On Sept 19, 1989, Gauci stated that "the [Christmas] decorations were not up when the man bought the clothing." Then, at the Lockerbie trial, Gauci told the Judges that the decoration lights were on. "Yes, they were ... up."

In early October, OMNI reported that huge amounts of money were offered by US officials to at least three key witnesses (see "Lockerbie Investigator Disputes Story"). The defense was never told that the CIA had offered millions of dollars to their star witnesses. Both the FBI and CIA denied ever having offered money to any of the witnesses.

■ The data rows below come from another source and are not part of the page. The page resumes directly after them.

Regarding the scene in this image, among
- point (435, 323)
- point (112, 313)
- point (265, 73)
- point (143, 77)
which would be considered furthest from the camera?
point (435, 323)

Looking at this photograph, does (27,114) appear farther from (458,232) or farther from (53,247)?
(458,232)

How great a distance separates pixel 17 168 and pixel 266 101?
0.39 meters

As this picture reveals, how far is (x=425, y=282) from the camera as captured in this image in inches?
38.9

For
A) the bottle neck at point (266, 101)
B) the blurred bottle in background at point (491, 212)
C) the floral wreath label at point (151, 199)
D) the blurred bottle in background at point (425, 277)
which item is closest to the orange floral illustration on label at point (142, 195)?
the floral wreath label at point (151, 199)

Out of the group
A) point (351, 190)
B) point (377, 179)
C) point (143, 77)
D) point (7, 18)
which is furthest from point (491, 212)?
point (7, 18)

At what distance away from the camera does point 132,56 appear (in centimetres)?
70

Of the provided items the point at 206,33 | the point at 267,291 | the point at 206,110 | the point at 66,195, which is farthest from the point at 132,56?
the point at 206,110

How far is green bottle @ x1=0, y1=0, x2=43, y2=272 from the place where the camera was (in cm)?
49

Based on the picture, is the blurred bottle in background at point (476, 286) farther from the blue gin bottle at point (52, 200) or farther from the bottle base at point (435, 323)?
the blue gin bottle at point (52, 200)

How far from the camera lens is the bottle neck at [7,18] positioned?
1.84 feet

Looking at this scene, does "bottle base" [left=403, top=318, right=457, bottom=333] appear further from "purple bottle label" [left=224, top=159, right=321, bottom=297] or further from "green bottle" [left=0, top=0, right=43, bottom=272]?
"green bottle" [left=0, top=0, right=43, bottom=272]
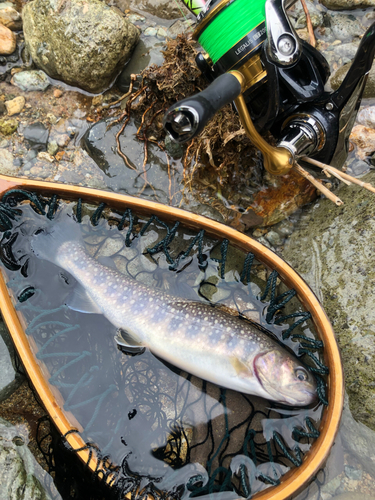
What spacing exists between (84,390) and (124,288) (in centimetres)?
66

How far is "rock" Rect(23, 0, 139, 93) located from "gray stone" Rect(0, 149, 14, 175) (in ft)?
2.61

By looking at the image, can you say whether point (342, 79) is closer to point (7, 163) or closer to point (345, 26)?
point (345, 26)

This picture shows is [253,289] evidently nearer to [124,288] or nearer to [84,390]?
[124,288]

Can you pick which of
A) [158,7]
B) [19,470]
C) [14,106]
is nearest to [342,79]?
[158,7]

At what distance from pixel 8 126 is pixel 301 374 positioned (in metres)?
2.85

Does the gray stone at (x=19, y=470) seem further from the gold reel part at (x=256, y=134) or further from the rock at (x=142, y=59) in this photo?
the rock at (x=142, y=59)

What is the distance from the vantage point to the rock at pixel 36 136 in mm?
2791

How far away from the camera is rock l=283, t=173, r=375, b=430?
6.58 feet

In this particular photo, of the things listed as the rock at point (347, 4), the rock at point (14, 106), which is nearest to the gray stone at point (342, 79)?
the rock at point (347, 4)

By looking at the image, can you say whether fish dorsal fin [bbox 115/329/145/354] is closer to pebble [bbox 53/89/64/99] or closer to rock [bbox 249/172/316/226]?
rock [bbox 249/172/316/226]

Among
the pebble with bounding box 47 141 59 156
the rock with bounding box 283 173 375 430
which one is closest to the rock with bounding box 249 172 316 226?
the rock with bounding box 283 173 375 430

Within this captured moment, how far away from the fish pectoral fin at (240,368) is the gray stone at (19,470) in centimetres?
145

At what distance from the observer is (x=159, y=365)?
7.12ft

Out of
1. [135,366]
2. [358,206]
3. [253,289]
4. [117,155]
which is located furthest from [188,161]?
[135,366]
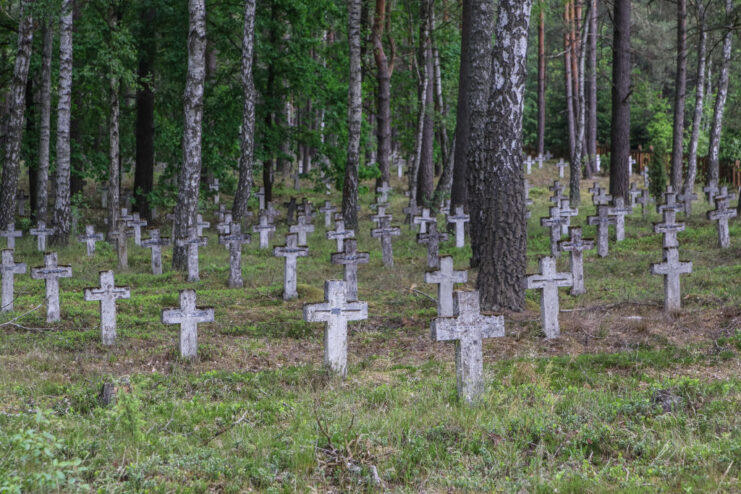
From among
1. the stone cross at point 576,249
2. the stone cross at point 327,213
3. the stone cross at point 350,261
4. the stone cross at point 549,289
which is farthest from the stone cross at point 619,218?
the stone cross at point 327,213

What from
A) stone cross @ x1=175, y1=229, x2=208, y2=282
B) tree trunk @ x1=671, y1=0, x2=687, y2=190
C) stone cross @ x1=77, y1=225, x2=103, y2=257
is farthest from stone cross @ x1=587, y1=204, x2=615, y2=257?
Result: stone cross @ x1=77, y1=225, x2=103, y2=257

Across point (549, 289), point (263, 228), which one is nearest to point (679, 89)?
point (263, 228)

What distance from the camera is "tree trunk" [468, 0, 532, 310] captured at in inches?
407

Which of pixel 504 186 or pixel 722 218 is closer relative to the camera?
pixel 504 186

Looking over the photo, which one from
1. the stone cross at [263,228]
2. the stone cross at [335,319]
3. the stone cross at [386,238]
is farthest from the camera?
the stone cross at [263,228]

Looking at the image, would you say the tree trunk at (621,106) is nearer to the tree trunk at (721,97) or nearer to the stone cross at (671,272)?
the tree trunk at (721,97)

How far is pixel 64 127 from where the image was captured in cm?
1892

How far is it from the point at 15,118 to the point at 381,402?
647 inches

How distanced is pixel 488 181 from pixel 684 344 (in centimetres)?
330

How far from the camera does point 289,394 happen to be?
7.15 meters

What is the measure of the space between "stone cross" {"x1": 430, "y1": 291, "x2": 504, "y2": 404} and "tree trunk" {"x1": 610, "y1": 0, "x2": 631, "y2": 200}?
1674cm

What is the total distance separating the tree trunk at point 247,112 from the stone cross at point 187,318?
39.3ft

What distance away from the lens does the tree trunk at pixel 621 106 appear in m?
22.2

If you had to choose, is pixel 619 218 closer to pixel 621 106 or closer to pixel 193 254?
pixel 621 106
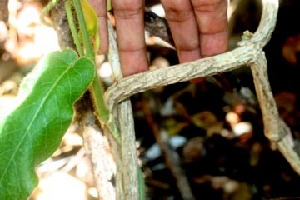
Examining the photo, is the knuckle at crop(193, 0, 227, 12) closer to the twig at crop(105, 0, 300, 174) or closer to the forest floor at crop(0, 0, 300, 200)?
the twig at crop(105, 0, 300, 174)

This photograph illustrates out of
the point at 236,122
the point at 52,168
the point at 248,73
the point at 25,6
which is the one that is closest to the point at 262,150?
the point at 236,122

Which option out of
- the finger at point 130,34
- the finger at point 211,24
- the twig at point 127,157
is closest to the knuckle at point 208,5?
the finger at point 211,24

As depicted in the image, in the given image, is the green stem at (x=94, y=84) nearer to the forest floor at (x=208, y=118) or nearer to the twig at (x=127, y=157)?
the twig at (x=127, y=157)

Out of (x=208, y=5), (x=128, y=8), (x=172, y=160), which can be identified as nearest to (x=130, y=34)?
(x=128, y=8)

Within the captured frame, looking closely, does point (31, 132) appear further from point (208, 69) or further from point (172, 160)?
point (172, 160)

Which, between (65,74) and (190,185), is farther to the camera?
(190,185)

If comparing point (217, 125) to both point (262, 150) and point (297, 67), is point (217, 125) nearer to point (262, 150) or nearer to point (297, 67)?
point (262, 150)
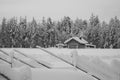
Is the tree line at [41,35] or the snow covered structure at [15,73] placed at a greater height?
the tree line at [41,35]

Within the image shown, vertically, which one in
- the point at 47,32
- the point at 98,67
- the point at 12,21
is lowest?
the point at 98,67

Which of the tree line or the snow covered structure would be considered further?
the tree line

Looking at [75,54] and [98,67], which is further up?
[75,54]

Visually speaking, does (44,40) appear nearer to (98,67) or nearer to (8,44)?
(8,44)

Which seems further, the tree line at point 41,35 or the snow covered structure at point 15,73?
the tree line at point 41,35

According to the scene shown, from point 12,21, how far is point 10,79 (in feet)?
176

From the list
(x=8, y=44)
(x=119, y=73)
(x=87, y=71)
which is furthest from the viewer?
(x=8, y=44)

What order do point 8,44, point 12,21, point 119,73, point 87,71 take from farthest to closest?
point 12,21 < point 8,44 < point 87,71 < point 119,73

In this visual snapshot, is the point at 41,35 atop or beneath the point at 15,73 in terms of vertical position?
atop

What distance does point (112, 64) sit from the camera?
10.2 ft

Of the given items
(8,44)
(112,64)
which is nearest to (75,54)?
(112,64)

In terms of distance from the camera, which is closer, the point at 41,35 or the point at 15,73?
the point at 15,73

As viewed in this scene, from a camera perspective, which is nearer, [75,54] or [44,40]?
[75,54]

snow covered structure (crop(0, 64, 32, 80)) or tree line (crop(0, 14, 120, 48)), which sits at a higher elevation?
tree line (crop(0, 14, 120, 48))
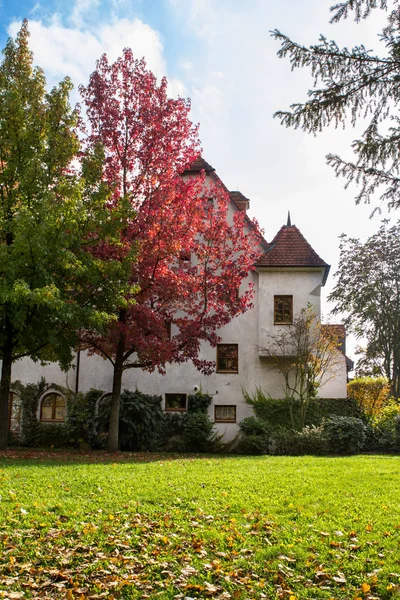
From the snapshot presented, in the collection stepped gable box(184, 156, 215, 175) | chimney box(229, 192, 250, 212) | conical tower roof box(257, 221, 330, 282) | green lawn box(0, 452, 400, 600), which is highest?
stepped gable box(184, 156, 215, 175)

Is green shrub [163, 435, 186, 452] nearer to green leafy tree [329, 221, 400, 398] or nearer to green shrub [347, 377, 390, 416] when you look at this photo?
green shrub [347, 377, 390, 416]

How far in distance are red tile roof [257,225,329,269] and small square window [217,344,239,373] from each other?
368cm

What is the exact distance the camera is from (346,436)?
19781mm

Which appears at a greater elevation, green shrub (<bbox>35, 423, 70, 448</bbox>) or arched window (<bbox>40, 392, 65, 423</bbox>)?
arched window (<bbox>40, 392, 65, 423</bbox>)

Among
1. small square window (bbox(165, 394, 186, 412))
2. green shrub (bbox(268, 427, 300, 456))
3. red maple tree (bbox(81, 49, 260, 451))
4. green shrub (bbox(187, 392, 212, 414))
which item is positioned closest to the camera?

"I cannot speak for the CIA but I believe they had no access to witnesses. But [speaking for the FBI] I can say that no one was ever offered any money for testimony. The FBI does not operate that way," Marquise, the former FBI leading investigator, told me.

"This issue came up at trial and I spoke with the defense lawyers about it in Edinburgh in 1999 -- before trial. No one was promised or even told that they could get money for saying anything. Every FBI agent was under specific orders not to mention money to any potential witness."

In response to a query, a CIA spokesperson ridiculed a witness's accusations that it offered or paid him anything. "It may disappoint the conspiracy buffs, but the CIA doesn't belong in your story," a CIA spokesperson said, insisting on anonymity. The witness is none other than Edwin Bollier whose company is accused of having sold the timer that detonated the bomb on Pan Am 103.

An FBI official, speaking on condition of anonymity, has confirmed that the bureau met with Bollier in Washington in 1991. Marquise told me that he attended the meeting. But both marquise and the official denied Bollier was offered anything to implicate Libya.

In a formal statement, FBI spokesman Richard Kolko emphatically rejected any suggestions of a payoff. "Any accusations that any witness was paid to lie are complete fabrications and these ridiculous statements should be immediately discounted as the untruths they are," Kolko said. "That is not the way the FBI operates."

However, a source, speaking on condition of anonymity, told Jeff Stein, the national security editor of the Congressional Quarterly Web site, CQ Politics, that Tony Gauci and his brother Paul were paid somewhere between $3 to $4 million each for providing information leading to the conviction of Megrahi.

The US State Department has acknowledged that rewards were paid. "A reward was paid out in the Lockerbie Pan Am 103 case," a spokesperson there said on condition of anonymity, "but due to operational and security concerns we are not disclosing details regarding specific amounts, sources or types of assistance the sources provided."

In the weeks preceding the visit of [US Secretary of State Condoleezza] Rice to Tripoli, the name of Megrahi has been mysteriously removed from the Rewards for Justice US Web site.